Central to one of the exceptional portraits, ‘Cotton: Threads of Change’, is British-born Indian Princess and leading Suffragette, Sophia Duleep Singh whose personal life connects to the complex narrative of cotton, as part of the wider story of trade in textiles and Empire built on conquest and enslavement.

“A key aim of Slaves of Fashion is to reveal how historical trade practices, linked to colonialism, conflict and enslavement which are looked back on as unethical today, actually still continue” – The Singh Twins.

A further nine artworks in the series explore how historical narratives connect to current debates around ethical trade and legacies of Empire. These include portraits of politicians Theresa May, Angela Merkel and Donald Trump which draw on the tradition of satirical cartoons.
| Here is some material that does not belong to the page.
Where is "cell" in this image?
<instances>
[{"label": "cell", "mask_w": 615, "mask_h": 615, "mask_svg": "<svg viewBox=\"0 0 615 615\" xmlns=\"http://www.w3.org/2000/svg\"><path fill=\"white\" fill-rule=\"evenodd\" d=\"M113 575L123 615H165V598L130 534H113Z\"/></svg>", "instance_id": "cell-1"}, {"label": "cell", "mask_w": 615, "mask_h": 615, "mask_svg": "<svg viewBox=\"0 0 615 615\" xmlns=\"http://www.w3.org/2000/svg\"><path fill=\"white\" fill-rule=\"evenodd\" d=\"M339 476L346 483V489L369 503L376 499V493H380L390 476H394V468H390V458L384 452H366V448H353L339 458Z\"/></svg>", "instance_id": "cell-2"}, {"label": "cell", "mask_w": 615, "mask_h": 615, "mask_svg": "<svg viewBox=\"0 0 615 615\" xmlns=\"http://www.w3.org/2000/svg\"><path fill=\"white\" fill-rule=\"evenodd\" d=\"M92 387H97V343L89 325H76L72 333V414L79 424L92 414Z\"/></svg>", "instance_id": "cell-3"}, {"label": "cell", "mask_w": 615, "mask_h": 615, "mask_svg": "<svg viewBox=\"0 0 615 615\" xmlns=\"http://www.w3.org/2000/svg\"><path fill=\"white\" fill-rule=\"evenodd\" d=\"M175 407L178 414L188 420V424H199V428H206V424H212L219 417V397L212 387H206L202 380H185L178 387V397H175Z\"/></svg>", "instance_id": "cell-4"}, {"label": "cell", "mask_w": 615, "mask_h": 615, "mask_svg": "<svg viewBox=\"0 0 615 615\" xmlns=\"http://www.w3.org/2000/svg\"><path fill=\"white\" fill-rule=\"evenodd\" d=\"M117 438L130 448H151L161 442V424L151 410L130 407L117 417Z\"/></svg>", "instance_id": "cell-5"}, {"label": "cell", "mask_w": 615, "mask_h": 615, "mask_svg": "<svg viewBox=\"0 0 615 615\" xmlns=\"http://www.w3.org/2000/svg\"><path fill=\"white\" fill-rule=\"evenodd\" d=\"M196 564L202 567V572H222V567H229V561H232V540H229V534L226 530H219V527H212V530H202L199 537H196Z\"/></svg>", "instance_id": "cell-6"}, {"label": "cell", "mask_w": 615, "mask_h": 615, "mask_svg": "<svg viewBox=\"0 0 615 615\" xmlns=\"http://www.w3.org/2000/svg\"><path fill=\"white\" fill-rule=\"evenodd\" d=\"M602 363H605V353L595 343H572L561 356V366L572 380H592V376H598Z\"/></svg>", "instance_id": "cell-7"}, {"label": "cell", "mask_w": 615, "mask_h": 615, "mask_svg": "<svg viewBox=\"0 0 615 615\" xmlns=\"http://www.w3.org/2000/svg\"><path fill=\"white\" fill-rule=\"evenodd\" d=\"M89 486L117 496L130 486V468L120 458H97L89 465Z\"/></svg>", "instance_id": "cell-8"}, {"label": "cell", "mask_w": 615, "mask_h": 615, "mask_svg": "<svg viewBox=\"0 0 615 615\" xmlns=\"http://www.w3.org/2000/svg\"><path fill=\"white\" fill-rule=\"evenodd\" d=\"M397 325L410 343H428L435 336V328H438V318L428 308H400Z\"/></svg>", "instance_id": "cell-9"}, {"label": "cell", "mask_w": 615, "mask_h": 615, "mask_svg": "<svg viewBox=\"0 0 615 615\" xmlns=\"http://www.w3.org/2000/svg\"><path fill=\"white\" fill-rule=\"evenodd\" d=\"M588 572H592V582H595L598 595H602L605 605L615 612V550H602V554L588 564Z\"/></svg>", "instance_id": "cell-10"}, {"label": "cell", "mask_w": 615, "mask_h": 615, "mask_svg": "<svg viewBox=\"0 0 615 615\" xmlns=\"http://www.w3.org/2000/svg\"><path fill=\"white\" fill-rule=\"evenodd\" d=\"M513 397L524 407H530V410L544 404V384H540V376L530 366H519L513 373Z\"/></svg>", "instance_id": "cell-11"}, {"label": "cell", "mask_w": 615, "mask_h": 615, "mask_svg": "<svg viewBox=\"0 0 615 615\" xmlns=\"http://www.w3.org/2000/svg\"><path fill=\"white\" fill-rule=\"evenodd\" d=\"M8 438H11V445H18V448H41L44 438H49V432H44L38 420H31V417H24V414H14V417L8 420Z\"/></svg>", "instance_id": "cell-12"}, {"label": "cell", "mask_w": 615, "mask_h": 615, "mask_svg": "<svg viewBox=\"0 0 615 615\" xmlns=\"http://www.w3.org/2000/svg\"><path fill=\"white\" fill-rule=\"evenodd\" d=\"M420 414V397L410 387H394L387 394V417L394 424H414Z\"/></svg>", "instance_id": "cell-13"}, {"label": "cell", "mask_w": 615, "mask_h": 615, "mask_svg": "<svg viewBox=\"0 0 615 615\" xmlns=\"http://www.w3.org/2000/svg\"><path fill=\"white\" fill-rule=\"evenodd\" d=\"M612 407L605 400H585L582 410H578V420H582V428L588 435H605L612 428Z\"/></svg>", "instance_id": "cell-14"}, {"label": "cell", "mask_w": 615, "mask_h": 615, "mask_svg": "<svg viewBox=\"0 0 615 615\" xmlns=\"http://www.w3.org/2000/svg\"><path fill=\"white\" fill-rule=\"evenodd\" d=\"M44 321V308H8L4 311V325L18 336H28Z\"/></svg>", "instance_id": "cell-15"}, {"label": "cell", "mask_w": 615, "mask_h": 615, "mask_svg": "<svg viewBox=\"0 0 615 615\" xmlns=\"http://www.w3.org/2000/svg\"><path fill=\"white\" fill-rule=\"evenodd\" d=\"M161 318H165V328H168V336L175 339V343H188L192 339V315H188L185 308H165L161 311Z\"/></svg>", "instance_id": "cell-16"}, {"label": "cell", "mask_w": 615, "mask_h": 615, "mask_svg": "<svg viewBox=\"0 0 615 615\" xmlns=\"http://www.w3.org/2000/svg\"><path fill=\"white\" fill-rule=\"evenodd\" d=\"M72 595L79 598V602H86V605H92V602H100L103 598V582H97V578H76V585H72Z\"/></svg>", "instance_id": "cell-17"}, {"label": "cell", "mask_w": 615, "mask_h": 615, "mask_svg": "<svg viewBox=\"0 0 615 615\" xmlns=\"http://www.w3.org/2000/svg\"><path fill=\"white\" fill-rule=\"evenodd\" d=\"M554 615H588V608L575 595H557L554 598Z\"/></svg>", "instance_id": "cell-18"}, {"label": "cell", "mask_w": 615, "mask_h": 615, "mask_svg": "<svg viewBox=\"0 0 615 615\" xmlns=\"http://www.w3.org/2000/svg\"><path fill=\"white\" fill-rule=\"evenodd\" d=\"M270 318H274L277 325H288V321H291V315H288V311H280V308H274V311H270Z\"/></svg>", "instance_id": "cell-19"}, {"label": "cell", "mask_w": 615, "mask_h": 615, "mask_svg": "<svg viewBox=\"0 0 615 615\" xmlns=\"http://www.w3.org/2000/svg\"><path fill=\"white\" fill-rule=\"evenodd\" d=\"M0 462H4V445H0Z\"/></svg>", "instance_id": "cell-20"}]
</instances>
Their painting ‘The King is Dead, Long Live the King’, shows Donald Trump sitting on a catwalk, surrounded by cotton fields. It’s the idea that even hundreds of years on from the 19th Century, cotton is still one of the most valued resources within the textile and fashion industries. As the artists explain:

“‘The King is Dead: Long Live the King’ (featuring Donald Trump, enthroned on a catwalk) explores how colonial attitudes and labour exploitation associated with the historical trade in cotton, lives on in today’s fashion industry. Politics has always played a part in trade and that’s where it comes into this exhibition”.

“You have this image of Trump sitting on a catwalk and either side of him you have the cotton fields. On the left we have a cotton field in Uzbekistan where workers are being forced to pick cotton and on the right side you have a farmer from India who is forced to grow a genetically modified strain of cotton. The Trump painting is also about how individual politicians have gained from what we would call ‘unethical practices’ within trade” – The Singh Twins.

In collaboration with National Museums Liverpool and Creative Black Country exhibition, ‘Slaves of Fashion’ runs at Wolverhampton Art Gallery from Saturday, July 21 until Sunday, September 16.